1Omprakash S. Chandrakar, Associate Professor, Uka Tarsadia University, Bardoli, Gujarat, India.
2Jatinderkumar R. Saini*, Professor,  Symbiosis International Deemed University, Pune, Maharashtra, India.
Manuscript received on November 23, 2019. | Revised Manuscript received on December 21, 2019. | Manuscript published on December 30, 2019. | PP: 3067-3072 | Volume-9 Issue-2, December, 2019. | Retrieval Number:  B4220129219/2019©BEIESP | DOI: 10.35940/ijeat.B4220.129219
Open Access | Ethics and Policies | Cite | Mendeley
© The Authors. Blue Eyes Intelligence Engineering and Sciences Publication (BEIESP). This is an open access article under the CC BY-NC-ND license (http://creativecommons.org/licenses/by-nc-nd/4.0/)
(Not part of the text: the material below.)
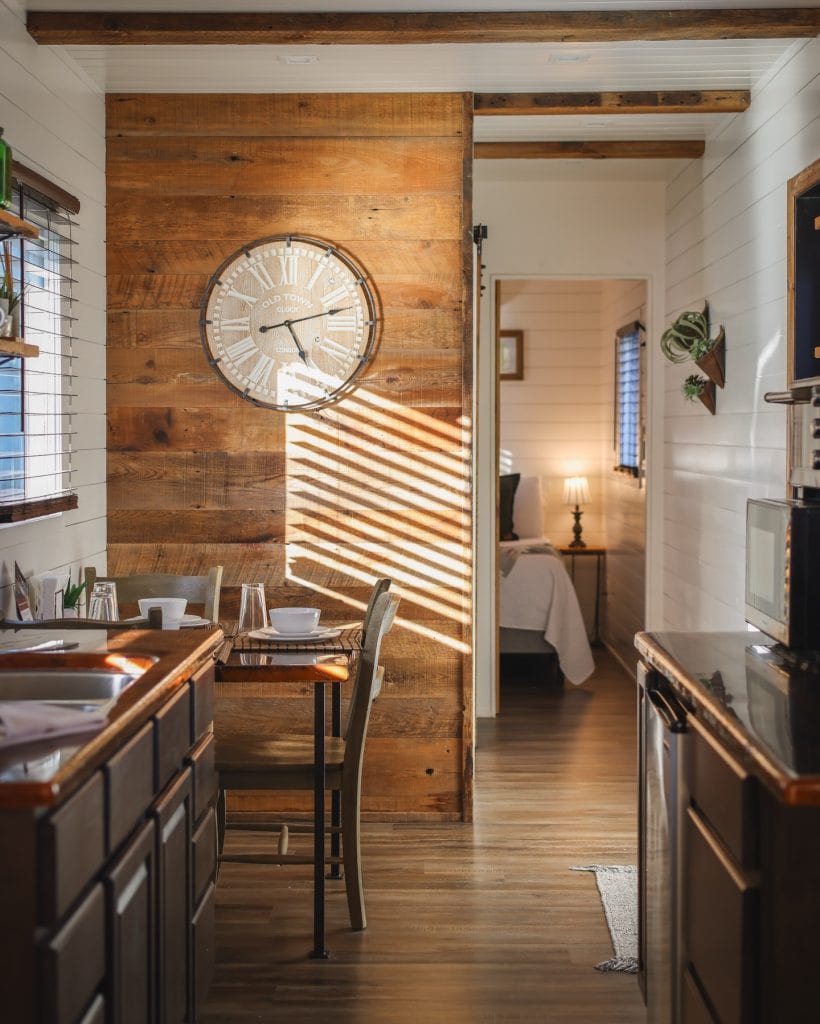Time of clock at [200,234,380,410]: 5:12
Abstract: Late diagnosis and undiagnosed type 2 diabetes are the two major concerns for India, which is going to be a diabetes capital shortly. Several diabetes risk score (DRS) tools have been proposed and deployed for detecting the persons with high risk. These DRS tools have been developed using the multiple logistic regression model. But this model is both imperfect and subject to misuse. Another major issue with the DRS tools developed for Indian population is that they are based on the very limited urban population that does not represent the population of India. The objective of current research work is to develop a classification model for type 2 diabetes prediction. Along with this, the building of a novel integrated model for type 2 diabetes risk prediction is discussed consisting of the aggregate classification model and Indian weighted diabetes risk score model. The dataset used to develop and validate the model is obtained from the Annual Health Survey comprising of nearly 0.7 million and nearly 75 thousand adult participants respectively from around 400 districts of India. The proposed integrated diabetes risk prediction model predicts diabetes with 69.89% sensitivity, 56.58% specificity. The positive predictive value of the proposed integrated model is 15.88%, which is a significant improvement as the prevalence of diabetes is only 3.68% for the study population. Developing countries such as India, where undiagnosed diabetes and limited financial resources are a significant concern, the proposed integrated model for diabetes risk prediction can be useful as a cheaper tool useful for mass-screening, which can save up to 30% of the total screening cost.
Keywords: Indian Weighed Diabetes Risk Score; Aggregate Classification Model; Feature Selection; Semantic Discretization, Diabetes Mass Screening Test.